Promoted from the diaries by streiff. Promotion does not imply endorsement.

Please help me to understand something. Is a racist remark only considered racist if a white person utters it? What is it called when an Asian makes a bigoted remark about a white person? Or hundreds of them?

The New York Times offered the following response to the internet frenzy which ensued when the twitter history of the newest hire to their editorial board was made public.

For those few who may have missed it, here is a sampling of Jeong’s tweets:

On May 29, comedian Roseanne Barr posted the following tweet (now deleted): “Muslim brotherhood & planet of the apes had a baby=vj.”

Barr was referring to Jarrett, who is black and was born in Iran.

The tweet was racist and insulting and the swift and severe backlash was deserved. Barr immediately issued an apology.

In the midst of the public uproar, Barr’s tremendously popular show was canceled by ABC Entertainment: “Roseanne’s Twitter statement is abhorrent, repugnant and inconsistent with our values, and we have decided to cancel her show.”

Barr was also dropped by her talent agency, ICM Partners, who announced in a statement that her “disgraceful and unacceptable tweet” was “antithetical to our core values, both as individuals and as an agency. Consequently, we have notified her that we will not represent her.”

Imagine, if instead of immediately throwing Roseanne Barr under the bus and canceling her wildly popular show, ABC had made a statement similar in tone to that of the New York Times. A statement that acknowledged the wrong Barr had committed, offered an excuse for why she may have composed the tweet and made clear that Barr had apologized and now understood the error of her ways. Something like this:


Statement from ABC Entertainment:

We hired Roseanne Barr because of her extraordinary talent and her immense appeal to so many Americans.

Her recent “coming out” as a white, Trump-supporting, conservative-leaning female has made her a target of criticism by many overzealous, left-wing fanatics in the Hollywood community. One night, she responded to that criticism by impulsively sending out an insulting, racist tweet targeting former Obama advisor, Valerie Jarrett.

She regrets it, and this network does not condone it.

We’ve had candid conversations with Roseanne. She has issued an apology. She understands that this type of rhetoric is not acceptable at ABC Entertainment and we are confident that her program will remain an popular part of our network line-up going forward.

Check your understanding =
1) From the piece on the Roseanne Barr controversy, copy the passage starting with "We hired Roseanne" and going on through "not condone it.".
2) Continue the piece on the Roseanne Barr controversy from its last sentence.

Provided data =
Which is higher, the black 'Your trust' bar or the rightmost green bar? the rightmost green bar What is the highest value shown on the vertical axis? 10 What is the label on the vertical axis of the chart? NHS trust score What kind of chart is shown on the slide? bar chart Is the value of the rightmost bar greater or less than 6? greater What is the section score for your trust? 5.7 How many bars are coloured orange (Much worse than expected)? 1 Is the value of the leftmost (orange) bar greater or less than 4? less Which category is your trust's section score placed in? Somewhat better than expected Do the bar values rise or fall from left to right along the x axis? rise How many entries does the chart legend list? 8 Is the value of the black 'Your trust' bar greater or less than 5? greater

Answers for each item =
1)
We hired Roseanne Barr because of her extraordinary talent and her immense appeal to so many Americans.

Her recent “coming out” as a white, Trump-supporting, conservative-leaning female has made her a target of criticism by many overzealous, left-wing fanatics in the Hollywood community. One night, she responded to that criticism by impulsively sending out an insulting, racist tweet targeting former Obama advisor, Valerie Jarrett.

She regrets it, and this network does not condone it.

2)
Liberal heads would explode.

Barr’s tweet was certainly racist, it was rude and it was shocking. But it was also impulsive. And it was an isolated event. (She was a frequent tweeter, but she did not make multiple racist comments.) And she  apologized.

Jeong’s tweets were also racist, rude and shocking. But, they were numerous and they occurred on a regular basis over a period of several years. This wasn’t just a tweet or two on a desperate day. The number and frequency of them indicate that this is Jeong’s worldview. She really, really doesn’t like white people – at all. And she certainly offers no apologies or excuses for it.

Jeong is now a 30-year-old woman. The most recent of her “racist” tweets (that I have seen) is dated November 2015, when she was 27. Most 27-year-olds know better than to voice opinions like this over the internet. How can she be given a pass on this?

The left has a never-ending tolerance for offensive liberal “shock” comedians. Think Samantha Bee, Michele Wolf, Kathy Griffin, Sasha Baron Cohen. And the same applies to offensive left leaning celebrities in general. Think Madonna, Johnny Depp, Peter Fonda, Robert DeNiro, etc. But one mistake from Roseanne, and I admit it was a doozy, and her career is over. Have we lost the capacity to forgive, even when someone admits fault and asks for forgiveness?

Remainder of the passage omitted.